Yesterday afternoon, they watched the long tube being loaded onto the truck; Dooley walked over from the clinic to see it happen.
She had worked extra hard and long and was nearly ten days ahead of schedule. It was the very best she could do, she could not have done more. She was exhilarated but exhausted; the whole thing imprinted in her bones.
Along the way, she had sent pictures from her phone. In her unstudied, even childlike way, Kim had liked everything, with only one request for change. ‘Please paint in your old tractor,’ she said. ‘It’s charming!’
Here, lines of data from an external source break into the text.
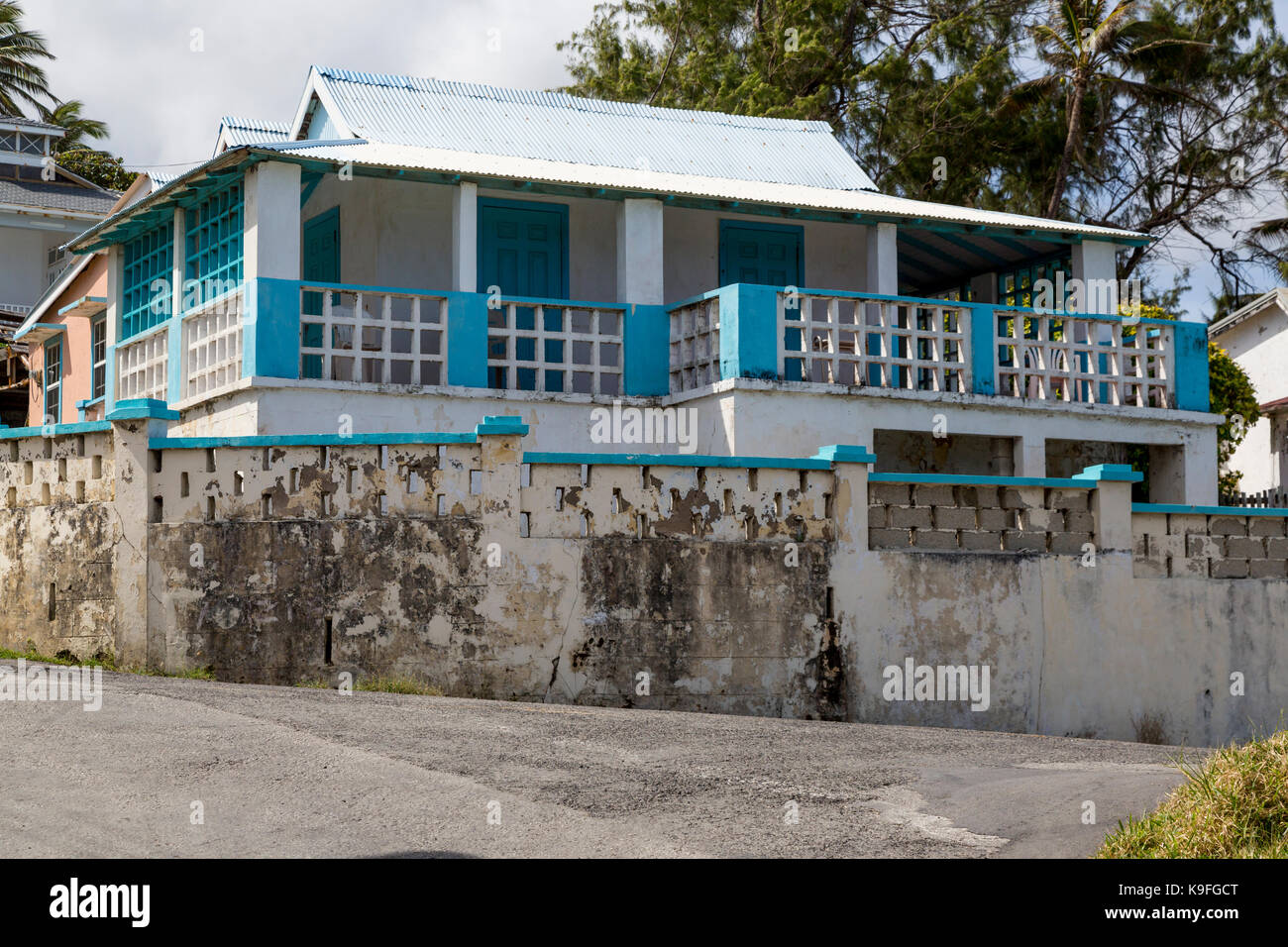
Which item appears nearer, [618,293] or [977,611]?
[977,611]

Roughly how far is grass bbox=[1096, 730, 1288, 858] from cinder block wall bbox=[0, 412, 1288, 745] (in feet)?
A: 16.9

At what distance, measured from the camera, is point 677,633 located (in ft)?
41.2

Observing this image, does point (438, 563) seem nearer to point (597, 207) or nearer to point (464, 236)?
point (464, 236)

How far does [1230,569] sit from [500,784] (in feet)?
28.9

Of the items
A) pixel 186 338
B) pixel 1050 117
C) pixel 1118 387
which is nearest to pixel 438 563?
pixel 186 338

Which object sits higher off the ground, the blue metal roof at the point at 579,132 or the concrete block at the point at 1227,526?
the blue metal roof at the point at 579,132

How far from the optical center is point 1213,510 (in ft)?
48.6

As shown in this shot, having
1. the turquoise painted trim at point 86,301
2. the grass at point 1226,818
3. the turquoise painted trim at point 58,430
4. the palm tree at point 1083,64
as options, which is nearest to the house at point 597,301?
the turquoise painted trim at point 58,430

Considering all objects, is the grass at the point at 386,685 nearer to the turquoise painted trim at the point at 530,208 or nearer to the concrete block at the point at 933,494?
the concrete block at the point at 933,494

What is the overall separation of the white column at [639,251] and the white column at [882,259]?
259cm

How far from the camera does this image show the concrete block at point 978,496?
13820 millimetres

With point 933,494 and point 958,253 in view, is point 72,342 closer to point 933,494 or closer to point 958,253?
point 958,253

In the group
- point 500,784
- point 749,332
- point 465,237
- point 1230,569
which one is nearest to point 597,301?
point 465,237

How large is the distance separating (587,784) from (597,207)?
35.4 ft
‘That wouldn’t be my word for it,’ said Dooley.
He was wearing his green scrubs; there were surgeries today.
‘We’re solvent,’ she said. ‘It sounds
like something to open the drains, but we’re solvent.’ They were actually well beyond solvent, and that would go into Jack’s education fund, too.
He put his arms around her, touched his forehead to hers. ‘You’re brilliant. I owe you.’
‘Start paying now,’ she said.
He kissed her. The truck drivers whistled.
‘In installments.’
She laughed and he kissed her again.
• • •
She was in the kitchen, feeding the latest batch of kittens, when she saw the Mitford Blossoms truck pull up to the porch.
That Tommy, she thought. He was crazy wild about Beth . . .
She opened the door. A huge, fabulous arrangement! Tommy’s pockets were obviously getting deeper with so many gigs.
‘Miz Kavanagh?’
‘That’s me!’
The delivery woman held forth a profusion of roses, hydrangeas, green berries . . .
‘For you.’
‘For me?’
The woman grinned. ‘That’s what a lot of people say.’
She carried the flowers to the kitchen, found the envelope among the blush of roses. Her mom was wonderful to help them get ready for a houseful of company.
She slipped out the card.
Forever.
Dooley, Jack, and Choo-Choo.
She sank into Dooley’s chair, feeling raw and somehow exposed, after the ardor—and the finality—of her work. And now flowers from her husband. She loved getting love in installments.
• • •
This wasn’t a good day for a doctor’s appointment, but they had recently done tests and wanted her to come in.
So she would run to Mitford and hurry home. Lily was here, everything was moving in the right direction. They would lose Jessie and Mary Ellen and Father Brad, thanks to the snow, and Puny had called to say Sissy and Sassy had colds and Timmy and Tommy were coughing, so that brought the number to maybe twenty-nine? She could not keep up with the numbers, but there might be leftovers, after all. She did not like the snow forecast, but so far everyone else was coming, and everyone had four-wheel drive.